1.7 A reference to writing or written includes e-mail.
2.1 Subject to the Customer purchasing the Subscriptions in accordance with clause 3.3 and clause 11.1, the restrictions set out in this clause 2 and the other terms and conditions of this Agreement, Integrate hereby grants to the Customer a non-exclusive, non-transferable right, to permit the Authorised Users to use the Services and the Documentation during the Subscription Term solely for the Customer's internal business operations, solely to the extent of the Subscription.
2.2 In relation to the Authorised Users, the Customer undertakes that:
a) it shall be responsible for any act or omission of the Authorised Users in respect of the Services;
b) the maximum number of Authorised Users that it authorises to access and use the Services, and the maximum number of Devices on which the App is used, shall not exceed any maximum number of Authorised Users and/or Devices in the Subscriptions it has purchased from time to time;
c) each Authorised User shall keep a secure password for his use of the Dashboard and a secure passcode for the App and that each Authorised User shall keep his password and/or passcode confidential;
d) in the event that the parameters specified in respect of the Subscription are exceeded by Customer, then without prejudice to Integrate’s rights and remedies, Customer shall pay to Integrate an additional sum representing the proportion by which the Subscription has been exceeded.

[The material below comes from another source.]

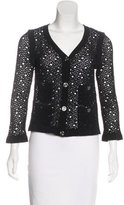 Chanel Open Knit V-Neck Cardigan w/ Tags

2.3 The Customer shall use all reasonable endeavours to prevent any unauthorised access to, or use of, the Services and/or the Documentation and, in the event of any such unauthorised access or use, promptly notify Integrate.
2.4 The Customer may use the Services solely to process the Customer’s own data in respect of its own Records. The Customer shall not use the Services for the benefit of any third party.

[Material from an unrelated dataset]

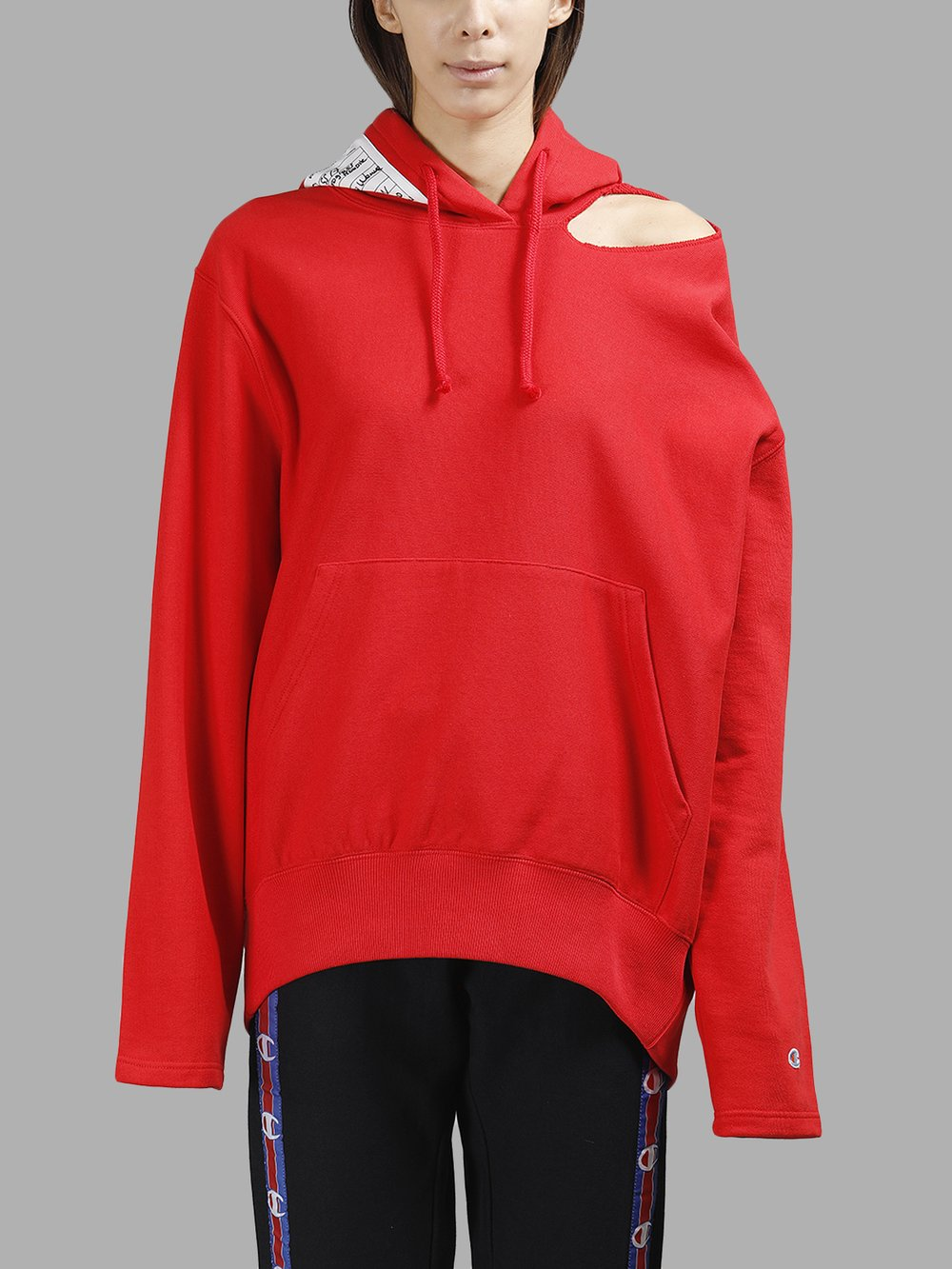 Vetements Sweaters WSS17CH4 RED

2.5 Each Authorised User can install and use the App on a maximum of two Devices at any one time, unless otherwise agreed by Integrate.
2.6 Except as specified in the Order Form, the rights provided under this clause 2 are granted to the Customer only, and shall not be considered granted to any company under common Control with the Customer.

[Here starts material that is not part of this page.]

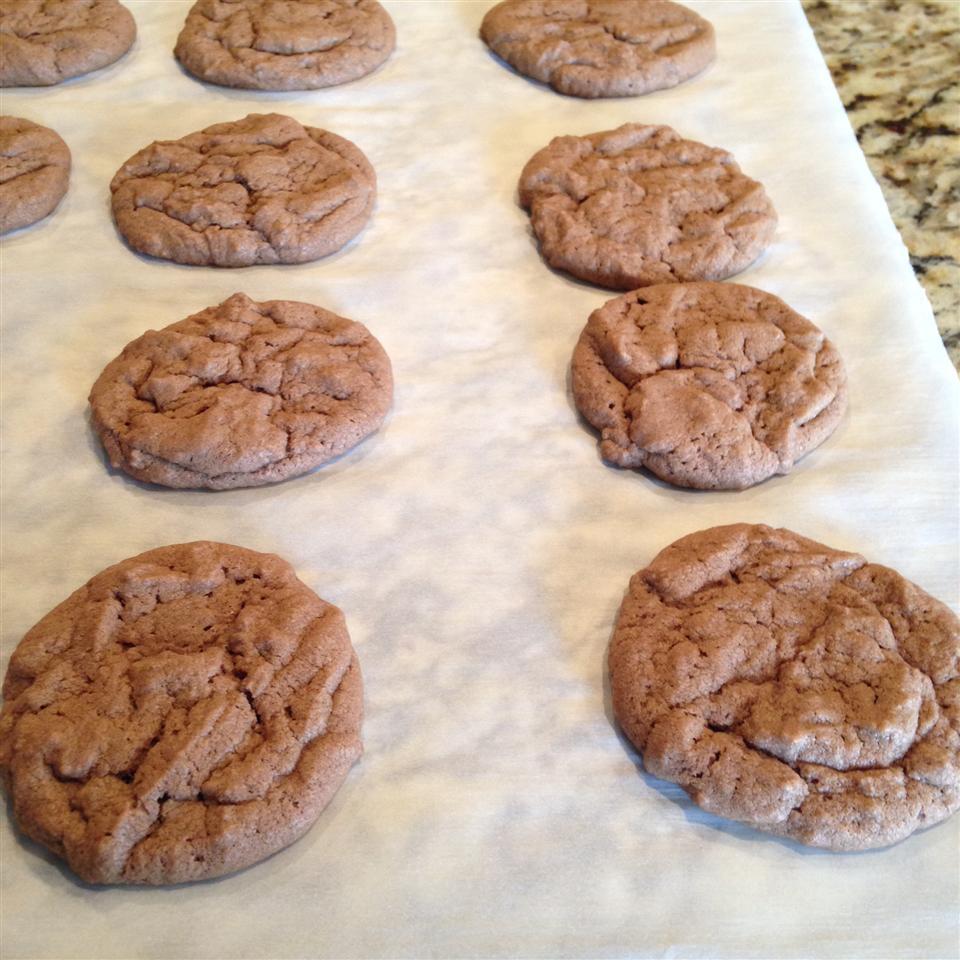 Nutella® Hazelnut Cookies Carmella DiNardo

3.1 Subject to clause 3.2 and clause 3.3, the Customer may, from time to time during any Subscription Term, purchase additional Subscription allocation in excess of that specified in the Order Form, and Integrate shall grant access to the Services in respect of such additional Subscription allocation in accordance with the provisions of this Agreement.
3.2 If the Customer wishes to purchase additional Subscription allocation, the Customer shall notify Integrate by means of the Dashboard or via email to its Integrate Customer Success Manager. Integrate shall evaluate such request for additional Subscription Allocation and respond to the Customer with approval or rejection of the request. Where Integrate approves the request, Integrate shall activate the additional Subscriptions allocation promptly on its approval of the Customer's request.
3.3 If Integrate approves the Customer's request to purchase additional Subscriptions allocation, the Customer shall, at Integrate's option, either: (i) within 30 days of the date of Integrate's invoice, pay to Integrate the relevant fees for such additional Subscription Allocation specified by Integrate; or (ii) pay such fees in advance of the additional allocation being activated. In either case, if such additional User Subscriptions are purchased by the Customer part way through the Initial Subscription Term or any Renewal Period (as applicable), such fees shall be pro-rated from the date of activation by Integrate for the remainder of the Initial Subscription Term or then current Renewal Period (as applicable).
4.1 Integrate shall, during the Subscription Term, provide the Services and make available the Documentation to the Customer on and subject to the terms of this Agreement.
4.2 Integrate shall use commercially reasonable endeavours to make the Services available 24 hours a day, seven days a week, except for:
a) planned maintenance carried out during the maintenance window of 10.00 pm to 2.00 am UK time; and
b) unscheduled maintenance performed outside Normal Business Hours, provided that Integrate has used reasonable endeavours to give the Customer notice in advance.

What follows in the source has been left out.